Sets the power-up self test status to POWER_UP_SELF_TEST_FAILED.

Sets the power-up self test status to POWER_UP_SELF_TEST_FAILED to simulate failure.

Definition at line 34 of file fips140.cpp.

PowerUpSelfTestStatus GetPowerUpSelfTestStatus ( )

Provides the current power-up self test status.

Returns
the current power-up self test status

Definition at line 39 of file fips140.cpp.

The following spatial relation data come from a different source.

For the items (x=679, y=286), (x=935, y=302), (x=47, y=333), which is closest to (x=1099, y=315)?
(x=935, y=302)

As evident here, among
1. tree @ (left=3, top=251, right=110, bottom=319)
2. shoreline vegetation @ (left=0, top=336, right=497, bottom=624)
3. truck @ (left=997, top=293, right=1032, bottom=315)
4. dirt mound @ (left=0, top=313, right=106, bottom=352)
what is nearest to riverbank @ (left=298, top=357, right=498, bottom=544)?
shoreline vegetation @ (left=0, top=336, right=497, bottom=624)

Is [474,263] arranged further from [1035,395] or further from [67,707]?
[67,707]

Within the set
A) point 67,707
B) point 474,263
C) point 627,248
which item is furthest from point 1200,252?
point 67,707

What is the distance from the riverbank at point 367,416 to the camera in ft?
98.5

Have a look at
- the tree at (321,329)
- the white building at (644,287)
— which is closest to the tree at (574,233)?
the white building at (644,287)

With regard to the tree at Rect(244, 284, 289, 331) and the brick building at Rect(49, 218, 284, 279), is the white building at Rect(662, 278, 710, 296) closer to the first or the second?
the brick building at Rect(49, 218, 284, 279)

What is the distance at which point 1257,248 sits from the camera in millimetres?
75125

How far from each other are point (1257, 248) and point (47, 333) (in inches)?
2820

MessageAuthenticationCode* NewIntegrityCheckingMAC ( )

Class object that calculates the MAC on the module.

Returns
the MAC for the module

Definition at line 271 of file fipstest.cpp.

bool IntegrityCheckModule ( const char *  moduleFilename,
const byte *  expectedModuleMac,
SecByteBlock pActualMac = NULL,
unsigned long *  pMacFileLocation = NULL 
)

Verifies the MAC on the module.

Parameters
moduleFilenamethe fully qualified name of the module
expectedModuleMacthe expected MAC of the components protected by the integrity check
pActualMacthe actual MAC of the components calculated by the integrity check
pMacFileLocationthe offest of the MAC in the PE/PE+ module
Returns
true if the MAC is valid, false otherwise

Definition at line 277 of file fipstest.cpp.